The Getty database covers 2,000 auctions and records 230,000 works of art. The site is simple to search, making it quick to track down details of pictures. After an entry has been found, one click brings up the scanned auction catalogue. The database records numerous paintings by Rembrandt (263) and Renoir (45), for example, and further details, such as title or subject matter, can be used in a search to narrow down the field.

The New York lawyer Lawrence Kaye, who specialises in restitution cases, welcomes the new database. “[Previously] one had to look through countless catalogues in libraries across the globe. Now, the task should be greatly simplified, and in some cases take no more than a few minutes.” But he stresses that, although the database may suggest an item was the subject of a forced sale, it cannot “prove the contrary—that it was not”.

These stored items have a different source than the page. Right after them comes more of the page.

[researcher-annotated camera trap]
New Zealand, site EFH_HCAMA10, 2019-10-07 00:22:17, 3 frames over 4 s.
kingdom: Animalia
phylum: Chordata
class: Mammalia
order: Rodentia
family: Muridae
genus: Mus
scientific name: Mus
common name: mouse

The database grew out of an earlier venture by Heidelberg University Library to scan German, Austrian and Swiss sales catalogues from 35 libraries (including those in Berlin museums). These have been available online for the past two years, but are not as easy to search as Getty’s database.

As well as helping with restitution cases, the database will be a valuable resource for art historians and for those wanting to study the German art market in the mid-20th century.


Dissecting Getty’s anatomy of a forced sale

To show how the new database works, the Getty points to a limewood sculpture of St John the Baptist, around 1515. It was acquired by the J. Paul Getty Museum in late 2011, after it had been restituted to the descendants of the original owner by Stuttgart’s Landesmuseum in Württemberg. The heirs then sold the work at Sotheby’s, where it went to the Getty for £313,250. Had such a sculpture appeared on the market without its provenance information, it is questionable whether the pre-war owner would have been identified, partly because it is unsigned and partly because, in the 1930s, it had no artist’s name attached (it is now attributed to the Master of the Harburger Altar).

Searching the new database for “Johannes”, “sculpture” and “German” yields nearly 400 results, but narrowing down the field to “16th-century anonymous” brings up 120 results, all of which have descriptions. One of these entries, with an image, shows that this sculpture of St John the Baptist was sold by Jacob Oppenheimer at Berlin’s Achenbach auction house in 1937, in what is now seen as a forced sale. As Christian Huemer of the Getty Research Institute explains: “If you didn’t know about the 1937 sale, this information would have been virtually impossible to find.” M.B.